> _WHAT IS REQUIRED_:
Reproduce the text of every item below verbatim, omitting the pictures.

> _DATA EXCERPTS_:
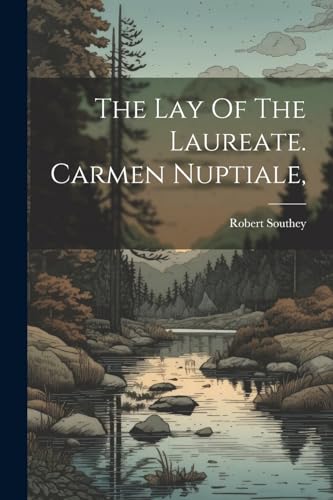 The Lay Of The Laureate. Carmen Nuptiale, von Legare Street Press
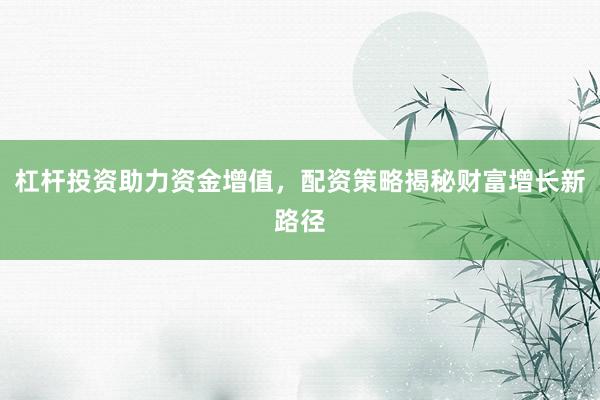 杠桿投資助力資金增值，配資策略揭秘財富增長新路徑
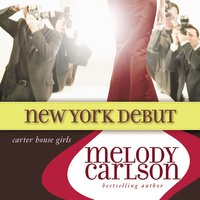New York Debut - Melody Carlson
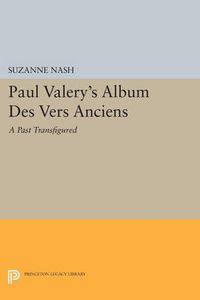 Cover image for Paul Valery's Album des Vers Anciens: A Past Transfigured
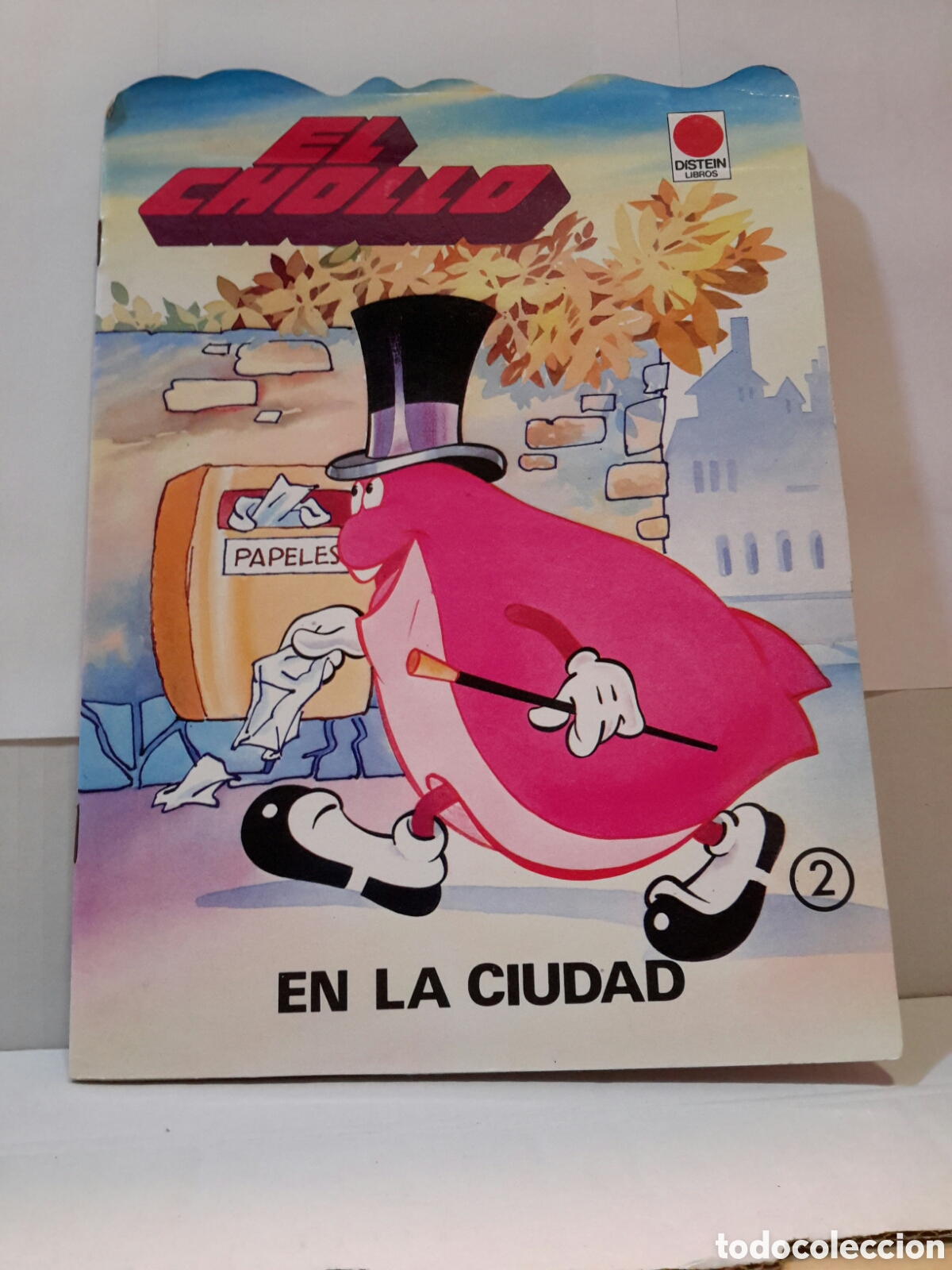 Libri di seconda mano: El Chollo en la Ciudad
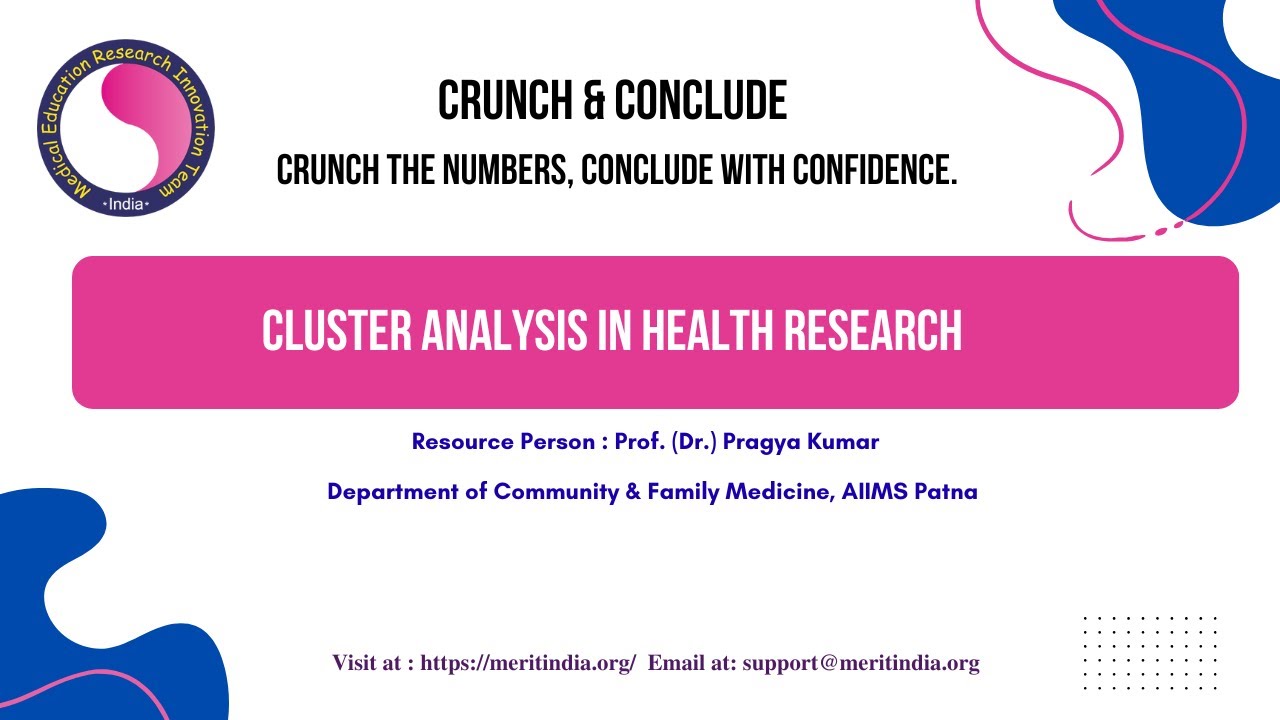Cluster Analysis in Health Research-1st Workshop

> _ANSWER FOR THIS EXERCISE_:
 The Lay Of The Laureate. Carmen Nuptiale, von Legare Street Press
 杠桿投資助力資金增值，配資策略揭秘財富增長新路徑
New York Debut - Melody Carlson
 Cover image for Paul Valery's Album des Vers Anciens: A Past Transfigured
 Libri di seconda mano: El Chollo en la Ciudad
Cluster Analysis in Health Research-1st Workshop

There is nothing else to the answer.